*** Opening of Data for this task ***
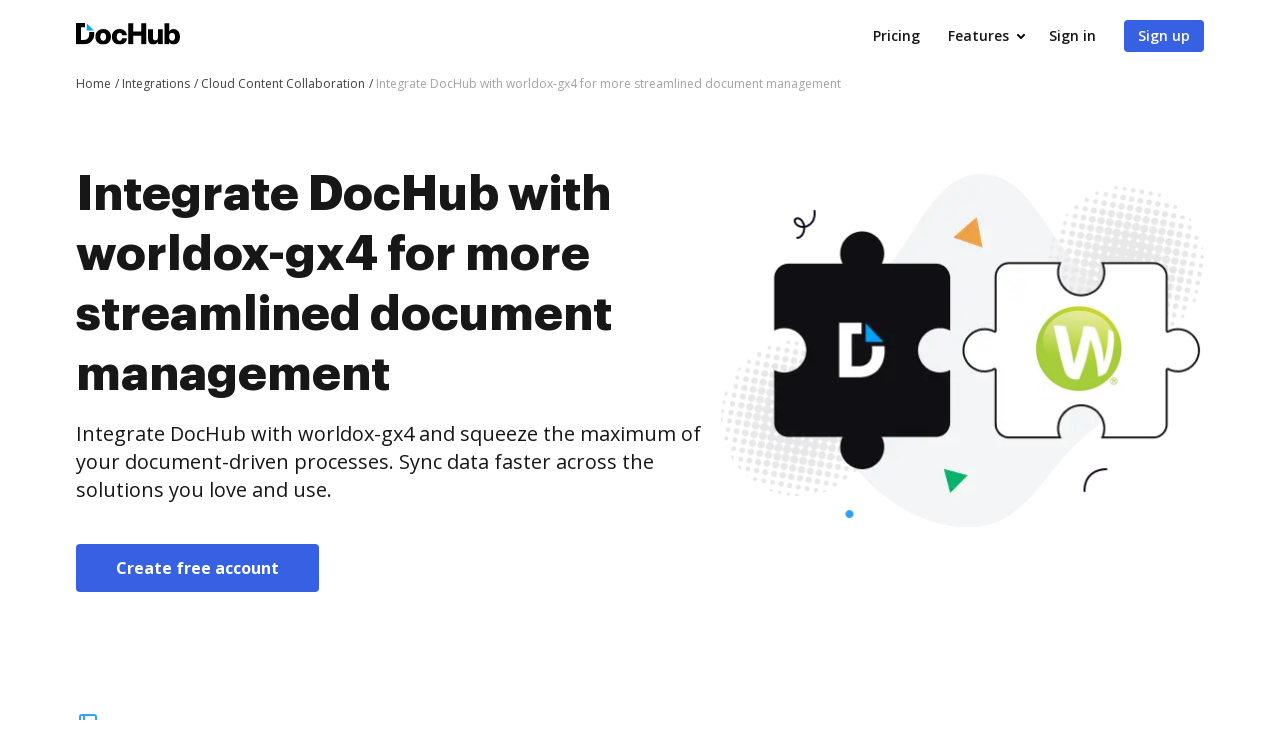

--- FILE ---
content_type: text/plain
request_url: https://www.dochub.com/mtrcs/g/collect?v=2&tid=G-DESM002YVE&gtm=45je61g1v882947858z8866772548za20gzb866772548zd866772548&_p=1768991204375&gcs=G111&gcd=13t3t3t3t5l1&npa=0&dma=0&cid=1289894951.1768991206&ecid=152570745&ul=en-us%40posix&sr=1280x720&_fplc=0&ur=US-OH&frm=0&pscdl=noapi&_eu=AAAAAGA&sst.rnd=1206048085.1768991205&sst.tft=1768991204375&sst.lpc=122121246&sst.navt=n&sst.ude=0&sst.sw_exp=1&_s=1&tag_exp=103116026~103200004~104527907~104528500~104684208~104684211~105391253~115495939~115938465~115938469~116682875~116744867~117041587~117099528&dl=https%3A%2F%2Fwww.dochub.com%2Fen%2Fintegrations%2Fcloud-content-collaboration%2Fintegrate-dochub-with-worldox-gx4-for-more-streamlined-document-management&sid=1768991206&sct=1&seg=0&dt=Integrate%20DocHub%20with%20worldox-gx4%20in%20a%20few%20simple%20steps&_tu=DA&en=page_view&_fv=1&_nsi=1&_ss=1&ep.exp_guest_id=dd19e5af9f.1768991204&ep.user_agent=Mozilla%2F5.0%20(Macintosh%3B%20Intel%20Mac%20OS%20X%2010_15_7)%20AppleWebKit%2F537.36%20(KHTML%2C%20like%20Gecko)%20Chrome%2F131.0.0.0%20Safari%2F537.36%3B%20ClaudeBot%2F1.0%3B%20%2Bclaudebot%40anthropic.com)&ep.server_source=false&tfd=2341&richsstsse
body_size: -79
content:
event: message
data: {"send_pixel":["https://analytics.google.com/g/s/collect?dma=0&npa=0&gcs=G111&gcd=13t3t3t3t5l1&gtm=45j91e61g1v882947858z8866772548z99235464744za20gzb866772548zd866772548&tag_exp=103116026~103200004~104527907~104528500~104684208~104684211~105391253~115495939~115938465~115938469~116682875~116744867~117041587~117099528&_is_sw=0&_tu=DA&_gsid=DESM002YVEVhP2tDsdVvl26meNxq1ZAw"],"options":{}}

event: message
data: {"send_pixel":["https://stats.g.doubleclick.net/g/collect?v=2&dma=0&npa=0&gcs=G111&gcd=13t3t3t3t5l1&tid=G-DESM002YVE&cid=1289894951.1768991206&gtm=45j91e61g1v882947858z8866772548z99235464744za20gzb866772548zd866772548&tag_exp=103116026~103200004~104527907~104528500~104684208~104684211~105391253~115495939~115938465~115938469~116682875~116744867~117041587~117099528&_is_sw=0&_tu=DA&aip=1"],"options":{}}

event: message
data: {"send_pixel":["${transport_url}/_/set_cookie?val=UOs%2BunfSwMbXdisXhq%2BcasxakvI0pFwHJzBJj38nApiGfFZvpORquCrFrEgggJbsnLJIwIN3N%2B4po9qN87wyu4d0rU62FQtELUAaWAyv0XrqlPandQY7J96QmU9PrwtRL0O9gvjelqzKaZnBmYat0PW6oZSkTtACMSFYT5RkdtydAqUpplIVB48uEJwH2XtypnAnYjg%3D&path=${encoded_path}"]}

event: message
data: {"send_pixel":["https://c.bing.com/c.gif?Red3=BACID_350519&vid=bdfc69c40a7e44d6a42d9be017ac4a78"]}

event: message
data: {"response":{"status_code":200,"body":""}}

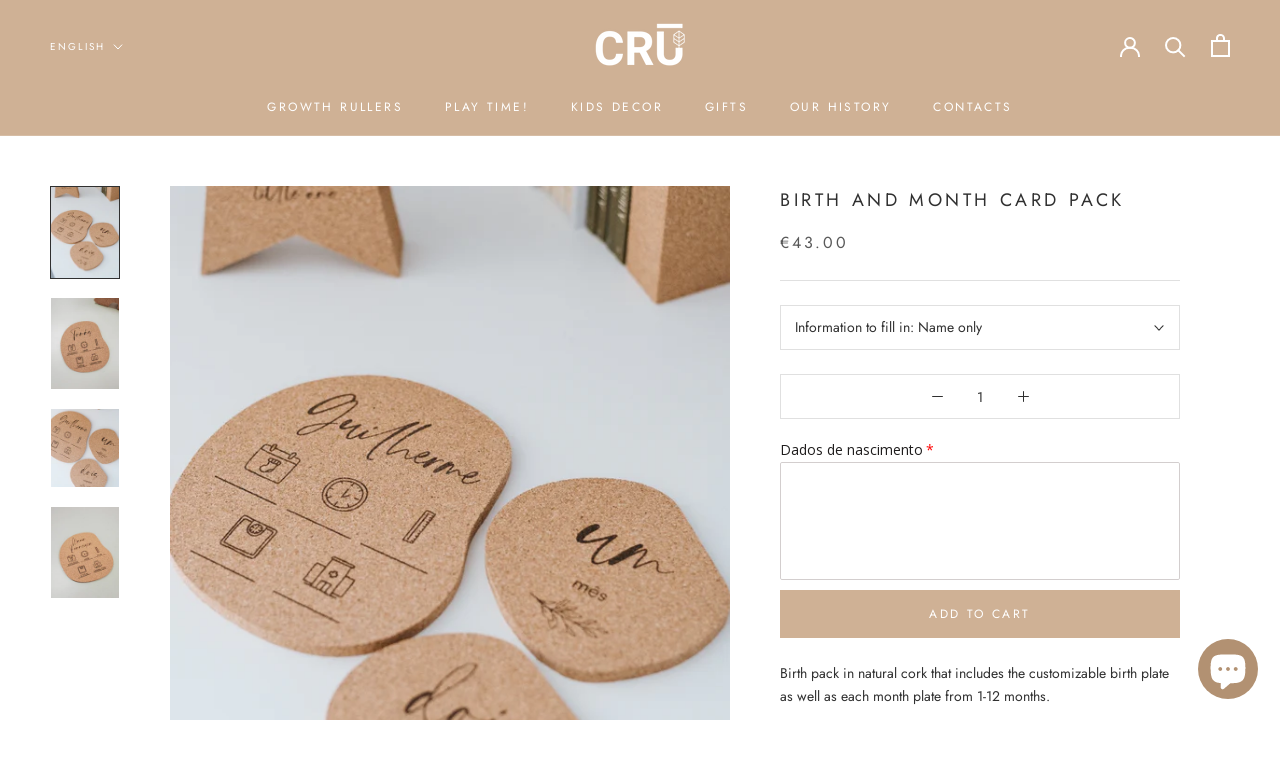

--- FILE ---
content_type: text/javascript
request_url: https://cruecoliving.com/cdn/shop/t/5/assets/custom.js?v=183944157590872491501666089986
body_size: -673
content:
//# sourceMappingURL=/cdn/shop/t/5/assets/custom.js.map?v=183944157590872491501666089986
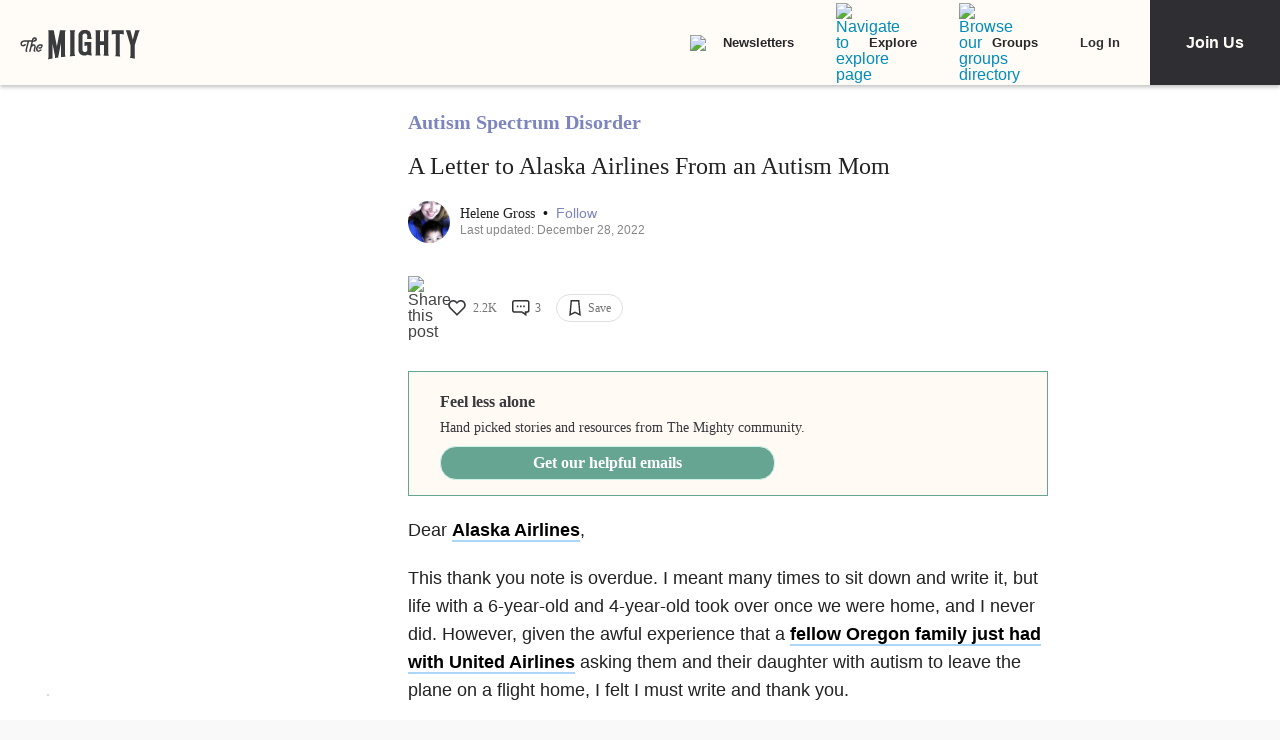

--- FILE ---
content_type: application/javascript; charset=utf-8
request_url: https://fundingchoicesmessages.google.com/f/AGSKWxWiBfcBJCz1O5oXBLMPNfavMuGNlgzm5xSjnUwt5nPL8Qya7Kjb5q9JLjmOse4yoP37aVmjr8nkcMpPBFG3Wzfr2ZBZWpO_x2Hkof96Cx4Q5cGDCJehv0q2bTCsQX05OYB0715ojOfUMhWwhtfC2zGjOIeJTN9VTo0WkuJ7WQ2_Es3RjgiA3q76UipW/__fixed_ad./ads/masthead_/processad.-adtrack./adboxtable-
body_size: -1285
content:
window['d2db2c94-7b8d-4165-a893-1b68503b3ee5'] = true;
*** Close of Data for this task ***
**Exercise aim**
Which lines above contain the word "shop"? Copy each of them.

**Solution for this task**
request_url: https://cruecoliving.com/cdn/shop/t/5/assets/custom.js?v=183944157590872491501666089986
//# sourceMappingURL=/cdn/shop/t/5/assets/custom.js.map?v=183944157590872491501666089986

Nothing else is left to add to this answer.